After having to binge on bonds in FY19, RBI has bought another ₹25,000 crore worth of bonds so far this month. That is more than a quarter of the scheduled supply from the government for the month. The central bank has also cut its policy rate by a cumulative 50 basis points since January and infused more liquidity through forex swaps.
As a bond trader from a large private sector bank noted, “Election results have been a key overhang and once that uncertainty is behind, bond yields could drop, given the indications from RBI on open market purchases." Equity market investors seem to have taken the exit poll results almost at face value, but bond traders are waiting for the election results on Thursday.

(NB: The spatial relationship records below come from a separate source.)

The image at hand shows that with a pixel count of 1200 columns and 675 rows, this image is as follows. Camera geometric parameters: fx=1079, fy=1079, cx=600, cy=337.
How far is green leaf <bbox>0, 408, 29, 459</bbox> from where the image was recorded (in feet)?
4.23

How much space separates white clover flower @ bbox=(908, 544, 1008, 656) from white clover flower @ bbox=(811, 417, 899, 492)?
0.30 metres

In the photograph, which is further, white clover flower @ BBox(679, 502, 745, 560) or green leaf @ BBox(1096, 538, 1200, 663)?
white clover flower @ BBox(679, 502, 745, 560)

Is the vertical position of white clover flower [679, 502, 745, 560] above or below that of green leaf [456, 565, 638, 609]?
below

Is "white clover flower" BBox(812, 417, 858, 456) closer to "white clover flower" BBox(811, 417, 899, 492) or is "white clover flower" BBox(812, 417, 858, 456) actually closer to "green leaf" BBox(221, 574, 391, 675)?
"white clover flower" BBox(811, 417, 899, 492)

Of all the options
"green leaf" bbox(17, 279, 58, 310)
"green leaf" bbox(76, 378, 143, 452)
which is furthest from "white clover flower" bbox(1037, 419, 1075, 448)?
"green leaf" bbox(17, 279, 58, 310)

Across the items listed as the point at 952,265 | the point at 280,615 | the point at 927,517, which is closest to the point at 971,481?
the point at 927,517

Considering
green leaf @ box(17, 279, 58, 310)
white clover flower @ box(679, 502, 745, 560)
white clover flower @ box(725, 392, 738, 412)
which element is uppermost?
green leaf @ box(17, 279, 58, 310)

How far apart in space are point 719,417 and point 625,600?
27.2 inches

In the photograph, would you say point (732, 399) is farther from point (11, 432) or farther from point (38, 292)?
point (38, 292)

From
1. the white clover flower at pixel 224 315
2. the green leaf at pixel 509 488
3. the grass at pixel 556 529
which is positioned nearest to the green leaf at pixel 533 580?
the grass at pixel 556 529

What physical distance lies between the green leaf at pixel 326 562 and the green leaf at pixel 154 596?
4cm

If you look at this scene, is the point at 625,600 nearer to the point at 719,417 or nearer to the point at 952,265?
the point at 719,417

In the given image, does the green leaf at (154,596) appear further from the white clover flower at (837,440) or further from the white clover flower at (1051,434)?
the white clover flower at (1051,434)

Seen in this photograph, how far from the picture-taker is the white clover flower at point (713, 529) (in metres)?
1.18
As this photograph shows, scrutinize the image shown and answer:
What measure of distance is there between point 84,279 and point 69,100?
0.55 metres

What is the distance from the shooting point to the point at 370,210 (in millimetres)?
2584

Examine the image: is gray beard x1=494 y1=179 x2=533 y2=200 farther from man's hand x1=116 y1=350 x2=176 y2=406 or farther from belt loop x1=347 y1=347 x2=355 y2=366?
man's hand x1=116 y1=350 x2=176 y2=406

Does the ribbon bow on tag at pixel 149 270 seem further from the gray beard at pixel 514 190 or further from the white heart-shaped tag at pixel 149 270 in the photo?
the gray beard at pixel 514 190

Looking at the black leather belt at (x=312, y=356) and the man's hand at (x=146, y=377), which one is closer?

Bond yields have eased since the general elections began in April. Barring the brief scare from rising global oil prices, bonds have mostly escaped the liquidity crunch, mainly because of the central bank’s assurances that bond purchases are still an option for infusing liquidity.
Bank of America Merrill Lynch estimates that RBI will infuse $35 billion (roughly ₹2 trillion) of liquidity in FY20. “With our BoP (balance of payments) estimates placing RBI forex intervention at $9 billion, our stress tests suggest that RBI OMO (open market operation) should clear the G-sec (government securities) market in most cases," it said in a recent note.
In short, RBI could absorb at least a quarter of the scheduled bond supply in FY20.
So what if the new government strays on fiscal prudence a bit? The government’s banker is ready to stand as a buyer and spare the market a big onslaught of supply. The economy cannot afford an increase in borrowing costs. That means RBI will have to keep the risk-free sovereign yields benign for it to poke bankers on their transmission skills.
What’s more salutary for bonds is the benign inflation readings, which makes it easy to argue for rate cuts. Headline inflation has remained below RBI’s target of 4% for nearly nine months. The central bank has obliged with rate cuts twice already, and its six-member committee is likely to vote for one or two more cuts in the rest of FY20.
That said, the outcome of elections on Thursday will have a bearing on yields. An unexpected result could hurt sentiment. Even so, bond traders would be back to acknowledge RBI’s accommodative stance on interest rates and its readiness to keep buying bonds.